**** PROVIDED RECORDS ****

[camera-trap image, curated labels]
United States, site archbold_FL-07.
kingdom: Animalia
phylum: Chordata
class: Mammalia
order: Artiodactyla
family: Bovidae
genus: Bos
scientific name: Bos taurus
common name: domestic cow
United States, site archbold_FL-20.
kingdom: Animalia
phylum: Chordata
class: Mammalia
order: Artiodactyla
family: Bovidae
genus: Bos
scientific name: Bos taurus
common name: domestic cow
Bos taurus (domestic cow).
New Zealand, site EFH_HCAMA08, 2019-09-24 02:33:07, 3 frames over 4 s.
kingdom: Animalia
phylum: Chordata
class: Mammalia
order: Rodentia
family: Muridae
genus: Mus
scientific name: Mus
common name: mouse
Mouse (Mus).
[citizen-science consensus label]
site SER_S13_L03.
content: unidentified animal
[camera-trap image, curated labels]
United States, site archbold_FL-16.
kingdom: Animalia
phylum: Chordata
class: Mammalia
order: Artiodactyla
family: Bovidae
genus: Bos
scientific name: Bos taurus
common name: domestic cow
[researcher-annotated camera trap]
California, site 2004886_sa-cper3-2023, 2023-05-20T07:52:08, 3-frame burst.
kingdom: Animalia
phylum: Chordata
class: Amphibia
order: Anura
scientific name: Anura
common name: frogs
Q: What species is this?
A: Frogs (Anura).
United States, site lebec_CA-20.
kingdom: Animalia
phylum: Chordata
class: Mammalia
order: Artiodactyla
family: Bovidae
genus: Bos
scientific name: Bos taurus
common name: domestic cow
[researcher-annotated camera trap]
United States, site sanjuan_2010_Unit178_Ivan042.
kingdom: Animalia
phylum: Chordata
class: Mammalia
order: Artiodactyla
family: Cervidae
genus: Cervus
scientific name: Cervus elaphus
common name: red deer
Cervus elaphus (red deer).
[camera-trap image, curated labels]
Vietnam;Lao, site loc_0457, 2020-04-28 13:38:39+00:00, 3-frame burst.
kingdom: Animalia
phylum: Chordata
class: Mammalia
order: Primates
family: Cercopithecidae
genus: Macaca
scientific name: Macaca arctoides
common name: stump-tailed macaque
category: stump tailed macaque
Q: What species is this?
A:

****

# WHAT THIS TASK INVOLVES
After the last line, print all the entries once again, unchanged.

# WRITTEN ANSWER
[camera-trap image, curated labels]
United States, site archbold_FL-07.
kingdom: Animalia
phylum: Chordata
class: Mammalia
order: Artiodactyla
family: Bovidae
genus: Bos
scientific name: Bos taurus
common name: domestic cow
United States, site archbold_FL-20.
kingdom: Animalia
phylum: Chordata
class: Mammalia
order: Artiodactyla
family: Bovidae
genus: Bos
scientific name: Bos taurus
common name: domestic cow
Bos taurus (domestic cow).
New Zealand, site EFH_HCAMA08, 2019-09-24 02:33:07, 3 frames over 4 s.
kingdom: Animalia
phylum: Chordata
class: Mammalia
order: Rodentia
family: Muridae
genus: Mus
scientific name: Mus
common name: mouse
Mouse (Mus).
[citizen-science consensus label]
site SER_S13_L03.
content: unidentified animal
[camera-trap image, curated labels]
United States, site archbold_FL-16.
kingdom: Animalia
phylum: Chordata
class: Mammalia
order: Artiodactyla
family: Bovidae
genus: Bos
scientific name: Bos taurus
common name: domestic cow
[researcher-annotated camera trap]
California, site 2004886_sa-cper3-2023, 2023-05-20T07:52:08, 3-frame burst.
kingdom: Animalia
phylum: Chordata
class: Amphibia
order: Anura
scientific name: Anura
common name: frogs
Q: What species is this?
A: Frogs (Anura).
United States, site lebec_CA-20.
kingdom: Animalia
phylum: Chordata
class: Mammalia
order: Artiodactyla
family: Bovidae
genus: Bos
scientific name: Bos taurus
common name: domestic cow
[researcher-annotated camera trap]
United States, site sanjuan_2010_Unit178_Ivan042.
kingdom: Animalia
phylum: Chordata
class: Mammalia
order: Artiodactyla
family: Cervidae
genus: Cervus
scientific name: Cervus elaphus
common name: red deer
Cervus elaphus (red deer).
[camera-trap image, curated labels]
Vietnam;Lao, site loc_0457, 2020-04-28 13:38:39+00:00, 3-frame burst.
kingdom: Animalia
phylum: Chordata
class: Mammalia
order: Primates
family: Cercopithecidae
genus: Macaca
scientific name: Macaca arctoides
common name: stump-tailed macaque
category: stump tailed macaque
Q: What species is this?
A:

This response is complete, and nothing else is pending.